THE EQUALIZER ist die Kinoversion der gleichnamigen Fernsehserie, in der Edward Woodward von 1985 bis 1989 in insgesamt 88 Folgen den introvertierten Rächer Robert McCall mimte, für die er 1987 sogar den Golden Globe einheimste. 2014 wird McCall nun von Denzel Washington verkörpert, der seiner Vergangenheit eigentlich den Rücken gekehrt hat, doch als gewalttätige russische Gangster das Leben der jungen Prostituierte Teri (Chloë Grace Moretz) bedrohen, ist für den gläubigen Christen der Drang zur Gerechtigkeit stärker als die Angst…
Regisseur Antoine Fuqua, der Denzel Washington mit TRAINING DAY zu seinem 2. Oscar führte, arbeitet knapp 13 Jahre später wieder mit ihm zusammen. Herausgekommen ist ein Actionthriller, der sich viel Zeit für die Einführung seines Protagonisten nimmt und durch stark durchkomponierte Szenen punktet. Wer einen schnellen Action-Reißer vom Brett erwartet wird enttäuscht sein, denn THE EQUALIZER ist weit mehr als das. Natürlich ist die Geschichte nicht neu oder sonderlich innovativ, aber wie Denzel Washington schon fast autistisch Dinge auf Tischen seines Stammlokals anordnet, um dort in Ruhe Bücher zu lesen, ist schon eine Klasse für sich. Die (Kennenlern)Szenen mit Chloë Grace Moretz gehören zudem zum Besten, was die Jungdarstellerin bisher abgeliefert hat. Für mich hat sie hier zum ersten Mal einen abgerundeten mehrdimensionalen Charakter darstellen können und hat zudem eine hervorragende Screen-Chemistry mit Mr. Washington, welches die Glaubwürdigkeit für die Motivation seines Charakters plausibel erscheinen lässt. Auch die Meisten der zahlreichen Nebenfiguren erhalten durch eine kurze Einführung eine für dieses Genre untypische Tiefe ihrer Charaktere. Marton Csokas gibt dem Antonisten Teddy etwas mystisch Erhabenes und ist ein wirklich ebenbürtiger Gegenspieler Washingtons. Vor allem die Dinner Szene, die mich stark an THE HEAT erinnert hat, ist Darstellerkino vom allergfeinsten. Abgerundet wird der hervorragende Cast durch eine wundervolle Performance von David Harbour (Green Hornet, End of Watch), der den meisten aus dem unterschätzten ZEITEN DES AUFRUHRS als Kate Winslets Nachbar bekannt sein dürfte, der in einer Ehe feststeckt und sich ein Leben ihrer Seite wünscht und dem Film eine weitere tragische Note gegeben hat.
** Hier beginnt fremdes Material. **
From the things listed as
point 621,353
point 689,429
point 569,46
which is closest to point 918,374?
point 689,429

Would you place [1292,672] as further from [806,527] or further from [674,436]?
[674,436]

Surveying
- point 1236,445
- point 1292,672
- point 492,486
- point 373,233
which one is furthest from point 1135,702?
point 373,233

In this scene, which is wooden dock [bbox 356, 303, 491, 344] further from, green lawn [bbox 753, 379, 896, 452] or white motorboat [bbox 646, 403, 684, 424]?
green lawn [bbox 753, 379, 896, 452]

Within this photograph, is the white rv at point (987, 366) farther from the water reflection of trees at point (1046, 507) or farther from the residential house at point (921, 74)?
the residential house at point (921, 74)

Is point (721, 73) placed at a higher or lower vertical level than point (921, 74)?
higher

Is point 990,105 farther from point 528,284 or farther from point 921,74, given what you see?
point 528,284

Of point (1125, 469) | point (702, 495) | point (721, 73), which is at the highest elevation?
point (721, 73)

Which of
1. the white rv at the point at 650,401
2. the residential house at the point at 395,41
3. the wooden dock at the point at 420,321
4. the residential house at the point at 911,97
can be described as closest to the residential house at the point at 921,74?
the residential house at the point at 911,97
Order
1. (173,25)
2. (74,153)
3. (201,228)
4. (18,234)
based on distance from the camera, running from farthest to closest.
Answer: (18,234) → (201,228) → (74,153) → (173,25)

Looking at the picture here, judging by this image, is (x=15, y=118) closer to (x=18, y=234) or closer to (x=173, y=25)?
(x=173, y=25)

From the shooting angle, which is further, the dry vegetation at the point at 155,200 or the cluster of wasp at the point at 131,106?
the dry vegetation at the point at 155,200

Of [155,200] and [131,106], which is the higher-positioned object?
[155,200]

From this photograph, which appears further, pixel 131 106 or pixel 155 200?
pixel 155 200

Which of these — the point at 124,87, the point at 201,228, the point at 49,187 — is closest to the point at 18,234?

Hier verkörpert er einen korrupten Polizisten, der in die Fänge zwischen der russischen Mafia und Denzels Equalizer gerät. Oscarpreisträgerin Melissa Leo (Frozen River, The Fighter) legt an der Seite von Bill Pullman in ihren geringen Screentime eine weitere herausragende Leistung hin.
Der einzige wirkliche Kritikpunkt, wenn man denn so möchte, ist die Art und Weise wie Überlebensgroß Robert McCall gezeichnet worden ist. Denzel Washington ist hervorragend darin, der Figur eine menschliche Seite einzuflößen, doch sein EQUALIZER wirkt beinahe Überlebensgroß. Richtig Angst um ihn hat man nicht. Er scheint mit jedem Gegner fertig zu werden. Dennoch sollte dies den Filmgenuss nicht allzu sehr stören. Genrebezogen dürfte man dem Film die 8/10 locker geben, aber da ich Filme immer Genreübergreifend betrachte und bewerte und die Geschichte nichts Neues offenbart, bleibt ein hervorragender Actionfilm, der sich durch eine sehr coole Optik und Tiefe ihrer Figuren auszeichnet und bei dem man nichts falsch macht, der aber nicht nachwirkt oder was gänzlich Neues bietet. Wer Denzel Washington auch in etwas düsteren Rollen mag, wird bei EQUALIZER definitiv seine Freude haben, trotz Lauflänge von 132 Minuten.
Awardchancen: Durch das hohe Einspielergebnis wären Nominierungen in den Tonkategorien denkbar und it viel Glück für die Kamera. Letztere wäre verdient, aber wäre sehr untypisch für die Academy und daher tippe ich auf maximal die Tonkategorien.